== Problems to solve ==
[a] In the article on paying for health care in retirement, what percentage of Americans receive retiree health benefits from a former employer or union or receive military or other veterans' benefits?
[b] Continue the article on paying for health care in retirement, starting after its last sentence.

== Document passage ==

How Paying For Health Care Changes in Retirement
February 27, 2017For most American workers who retire at age 65 or later, managing the costs of medical care becomes a bit more complicated. There may be more paperwork to juggle as reimbursements for costs could come from different sources. Here’s a breakdown of what’s typical:
Medicare
Most American workers and small business owners will be eligible for Medicare, the federal health insurance program for people age 65 and older. Medicare has four parts: Part A is Hospital Insurance, Part B is Medical Insurance, Part C includes Medicare Advantage Plans (HMO/PPO type plans which provide hospital and medical insurance together) and Part D is Prescription Drug coverage. See this article on understanding how Medicare works. Things to keep in mind include:
- As you near age 65, you’ll need to decide if you want the original Medicare or a Medicare Advantage Plan and if you want prescription drug coverage.
- Generally, the initial sign up for Medicare begins three months before you turn 65 and continues for three months after the month you are 65.
- If you don’t sign up for Part B during your initial enrollment period, you may have to pay a late enrollment penalty.
Medigap
A Medical Supplemental Insurance (Medigap) policy helps pay some of the health care costs not covered by original Medicare, such as co-pays, deductibles and co-insurance. Medigap policies are sold by private companies. Keep in mind:
- Medigap policies generally don’t cover long-term care, vision or dental care.
- You can’t be enrolled in a Medicare Advantage program and a Medigap policy at the same time.
- Medigap policies sold after January 1, 2006 cannot include prescription drug coverage. If you want that, you’ll need to sign up for it separately.
Retiree Health Plan
Employers are not required to provide health coverage to retired employees, and most don’t. If you are lucky enough to be one of the 16–25 percent of Americans who receive retiree health benefits from a former employer or union or receive military or other veterans’ benefits, how your coverage works in conjunction with Medicare depends on your company or organization’s plan. Generally, if you are retired and have coverage from both Medicare and a retiree health plan, Medicare pays first for your medical bills and your group health plan is the secondary payer. Keep in mind:
- Get a copy of your plan’s benefits description and read it carefully. Make sure you understand how your plan is integrated with Medicare.
- Employers can change benefits or premiums for your retiree health program or even cancel coverage.
- Your retiree plan may not pay unless you enroll when eligible in both Medicare Part A and Part B.

== Entries provided ==

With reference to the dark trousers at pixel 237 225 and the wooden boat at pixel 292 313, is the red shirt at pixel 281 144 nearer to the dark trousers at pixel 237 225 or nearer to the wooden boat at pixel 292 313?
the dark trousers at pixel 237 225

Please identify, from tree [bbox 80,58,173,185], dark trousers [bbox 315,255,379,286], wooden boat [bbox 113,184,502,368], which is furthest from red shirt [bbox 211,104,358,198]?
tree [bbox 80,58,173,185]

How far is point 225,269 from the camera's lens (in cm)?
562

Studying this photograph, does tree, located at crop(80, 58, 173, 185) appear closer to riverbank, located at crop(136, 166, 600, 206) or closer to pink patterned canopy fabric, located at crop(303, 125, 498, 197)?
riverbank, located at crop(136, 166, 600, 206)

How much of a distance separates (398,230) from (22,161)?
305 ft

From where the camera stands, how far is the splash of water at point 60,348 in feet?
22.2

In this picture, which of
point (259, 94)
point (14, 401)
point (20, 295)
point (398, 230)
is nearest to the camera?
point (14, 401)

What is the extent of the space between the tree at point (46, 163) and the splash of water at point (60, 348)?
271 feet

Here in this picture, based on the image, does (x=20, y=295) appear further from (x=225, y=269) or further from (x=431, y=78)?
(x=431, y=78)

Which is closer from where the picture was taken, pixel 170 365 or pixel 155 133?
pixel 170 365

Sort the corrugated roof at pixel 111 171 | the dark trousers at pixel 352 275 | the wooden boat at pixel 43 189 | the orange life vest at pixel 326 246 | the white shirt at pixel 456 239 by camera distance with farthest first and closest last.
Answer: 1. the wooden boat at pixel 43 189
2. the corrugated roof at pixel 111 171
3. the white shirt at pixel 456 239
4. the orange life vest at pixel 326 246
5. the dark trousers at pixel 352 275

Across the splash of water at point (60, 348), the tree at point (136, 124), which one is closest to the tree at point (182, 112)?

== Written responses ==
[a] 16–25 percent

[b]
- Find out before retiring if/how your retiree plan covers your spouse and any dependents (if you have them).
Health Savings Accounts
For those employees who have balances at retirement in their health savings accounts (HSA), they are a highly tax-advantaged source of funds to pay health care expenses in retirement that are not reimbursed by Medicare or other insurance. HSA funds are triple tax-free if used for qualifying medical expenses: they are contributed pre-tax, grow tax-free and are withdrawn tax-free. During your savings years, there are good reasons to consider maxing out your HSA before other retirement accounts. Keep in mind:
- Tax-free withdrawals from HSAs can help you manage your overall tax rate in retirement and could help you meet thresholds for lower marginal and capital gains tax rates on other income.
- If you have built large balances in your HSA and don’t need all the funds to pay for medical expenses, you can withdraw funds after age 65 without penalty. (Withdrawals are included in your taxable income like retirement plan distributions.)
- HSAs do not have required minimum distributions.
- You may use HSA funds to pay for tax-qualified long term care insurance premiums.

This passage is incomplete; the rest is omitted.